EXTRACT PROVIDED:
________

Wondering why the update would be required - it should have been set to some value already right ?
(Trying to reconcile my mental model)

Yes it should be because we initialize the default profile to 1 at the beginning. I think I was just being cautious and just in case. The addExecutors can be called before any stage runs since you can have an initial number so if we hadn't initialized default profile it would be required.
I can remove if you would like?

I was trying to see if I was missing something - or whether it is required for the entry to exist.
If we are sure, let us remove it

mridulm · 2020-02-05T08:05:34Z

core/src/main/scala/org/apache/spark/ExecutorAllocationManager.scala

+      val rpId = getResourceProfileIdOfExecutor(executorIdToBeRemoved)
+      if (rpId == UNKNOWN_RESOURCE_PROFILE_ID) {
+        logWarning(s"Not removing executor $executorIdsToBeRemoved because couldn't find " +
+          "ResourceProfile for it!")


nit: When testing, would be nice to assert this; we should not have this situation right ? Or it is possible ?
Do we support cleaning up of resource profiles ?

This actually brings me to a general question - if all rdd's which are referencing a resource profile have been gc'ed, do we also cleanup the cluster resources allocated through that resource profile ? (idle timeout should do this eventually).
What about references within our data structures for the profile to prevent leaks ? (We can do this in a future work ofcourse if the intention is to clean it - I want to understand if it is a possibility or whether the issue is not expected to happen).

so if events come out of order in the ExecutorMonitor we aren't sure what resource profile they are for, or if the executor monitor just doesn't know about the executor, in both of those cases its returns the UNKNOWN. When I wrote this code I was not expecting it to normally happen but actually now that I look more I think there is a possible race where the remove event could come at the same time as we calculate the timed out executors. The remove event would cause executor monitor to remove it from the list and then you would get UNKNOWN back. The calculation of timed out executors which calls into this removeExecutors takes a snapshot of the executors so it could return one that has later been removed. I think I'll modify this to pass the ResourceProfile in with the list of executors to remove, then we don't have to worry about that race. thanks for bringing this up

So currently we are not cleaning up if all resource profiles have been gc'ed. The executors will idle timeout - down to the minimum set. note I think you saw that discussion but we also want to make the initial, minimum, max configs settable per resource profile - but was going to do that in followon as well.

________

DATA SECTION:

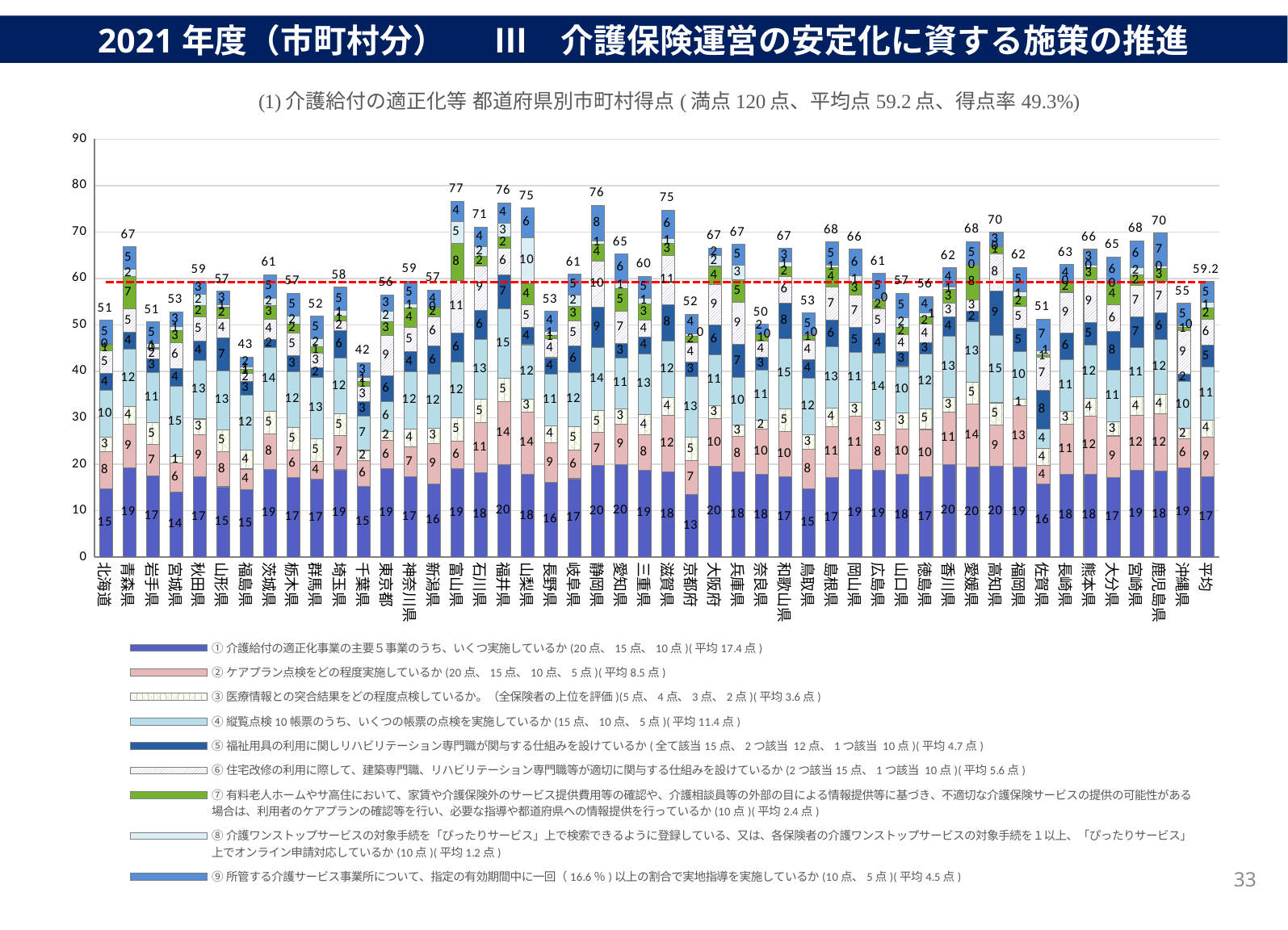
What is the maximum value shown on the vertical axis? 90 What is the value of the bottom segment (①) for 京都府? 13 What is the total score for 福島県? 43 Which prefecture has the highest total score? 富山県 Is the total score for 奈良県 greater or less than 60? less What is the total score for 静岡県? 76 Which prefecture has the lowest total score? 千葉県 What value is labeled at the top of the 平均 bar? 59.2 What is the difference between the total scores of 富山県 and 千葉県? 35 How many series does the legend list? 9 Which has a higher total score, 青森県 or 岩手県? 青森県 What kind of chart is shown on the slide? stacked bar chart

________

TRY IT: Continue the code review discussion of executor allocation and resource profiles from the point where it stops.

ANSWER SPACE:
And many of the datastructures do not remove resource profiles because its not completely obvious when they are done being used. My thought was the number of ResourceProfiles is expected to be small, I tried to keep the datastructures memory usage small, and was thinking we can make this better in follow on jiras.

I was thinking the main initial use case was the ETL -> ML type case so was thinking you would only have a couple ResourceProfiles.

If you think its needed now, I can definitely start looking more into this. Just let me know your thoughts.
I filed https://issues.apache.org/jira/browse/SPARK-30749 and https://issues.apache.org/jira/browse/SPARK-30750 to specifically track doing that.

Note that on the datastructures we don't clean up, the idea was there would be pretty small, so just simple Int to Int or Int to empty set. If you see somewhere that we leak more then that please point it out.

Essentially where ever we are introducing resource profile, a Set[E] becomes a Map[Int, Set[E]] and an Int becomes a Map[Int, Int]. Under normal circumstances, I do not expect these to be bad.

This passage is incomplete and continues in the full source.